[PROBLEMS TO WORK ON]
- a) Answer these from the half-normal distribution article:
(i) The half-normal distribution is a special case of which distribution?
(ii) If X follows an ordinary normal distribution N(0, σ²), which variable follows a half-normal distribution?
(iii) Which parametrization of the normal distribution does the article use to give the probability density function of the half-normal?
- b) Echo the half-normal distribution article word for word from "In probability theory" to "with mean zero.".

[EXCERPT PROVIDED]
------------------------------------------------------------------------

# Half-normal distribution

Jump to navigation Jump to search
Parameters Probability density function${\displaystyle \sigma =1}$ Cumulative distribution function${\displaystyle \sigma =1}$ ${\displaystyle \sigma >0}$ — (scale) ${\displaystyle x\in [0,\infty )}$ ${\displaystyle f(x;\sigma )={\frac {\sqrt {2}}{\sigma {\sqrt {\pi }}}}\exp \left(-{\frac {x^{2}}{2\sigma ^{2}}}\right)\quad x>0}$ ${\displaystyle F(x;\sigma )=\operatorname {erf} \left({\frac {x}{\sigma {\sqrt {2}}}}\right)}$ ${\displaystyle Q(F;\sigma )=\sigma {\sqrt {2}}\operatorname {erf} ^{-1}(F)}$ ${\displaystyle {\frac {\sigma {\sqrt {2}}}{\sqrt {\pi }}}}$ ${\displaystyle \sigma {\sqrt {2}}\operatorname {erf} ^{-1}(1/2)}$ ${\displaystyle 0}$ ${\displaystyle \sigma ^{2}\left(1-{\frac {2}{\pi }}\right)}$ ${\displaystyle {\frac {{\sqrt {2}}(4-\pi )}{(\pi -2)^{3/2}}}\approx 0.9952717}$ ${\displaystyle {\frac {8(\pi -3)}{(\pi -2)^{2}}}\approx 0.869177}$ ${\displaystyle {\frac {1}{2}}\log _{2}\left(2\pi e\sigma ^{2}\right)-1}$

In probability theory and statistics, the half-normal distribution is a special case of the folded normal distribution.

Let ${\displaystyle X}$ follow an ordinary normal distribution, ${\displaystyle N(0,\sigma ^{2})}$, then ${\displaystyle Y=|X|}$ follows a half-normal distribution. Thus, the half-normal distribution is a fold at the mean of an ordinary normal distribution with mean zero.

## Properties

Using the ${\displaystyle \sigma }$ parametrization of the normal distribution, the probability density function (PDF) of the half-normal is given by

${\displaystyle f_{Y}(y;\sigma )={\frac {\sqrt {2}}{\sigma {\sqrt {\pi }}}}\exp \left(-{\frac {y^{2}}{2\sigma ^{2}}}\right)\quad y\geq 0,}$

where ${\displaystyle E[Y]=\mu ={\frac {\sigma {\sqrt {2}}}{\sqrt {\pi }}}}$.

------------------------------------------------------------------------

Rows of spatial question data
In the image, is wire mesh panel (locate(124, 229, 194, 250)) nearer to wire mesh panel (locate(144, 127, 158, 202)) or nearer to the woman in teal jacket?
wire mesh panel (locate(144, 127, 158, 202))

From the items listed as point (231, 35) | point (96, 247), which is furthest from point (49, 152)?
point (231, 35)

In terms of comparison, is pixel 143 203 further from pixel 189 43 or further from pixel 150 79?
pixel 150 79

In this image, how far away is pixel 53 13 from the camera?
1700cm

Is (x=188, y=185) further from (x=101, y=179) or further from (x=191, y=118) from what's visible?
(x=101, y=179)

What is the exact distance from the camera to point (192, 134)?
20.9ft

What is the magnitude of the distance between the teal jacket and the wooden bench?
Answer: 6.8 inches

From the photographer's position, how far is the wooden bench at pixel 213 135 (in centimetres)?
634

------------------------------------------------------------------------

[ANSWERS PROVIDED]
- a)
(i) The folded normal distribution.
(ii) Y = |X|.
(iii) The σ parametrization.

- b)
In probability theory and statistics, the half-normal distribution is a special case of the folded normal distribution.

Let ${\displaystyle X}$ follow an ordinary normal distribution, ${\displaystyle N(0,\sigma ^{2})}$, then ${\displaystyle Y=|X|}$ follows a half-normal distribution. Thus, the half-normal distribution is a fold at the mean of an ordinary normal distribution with mean zero.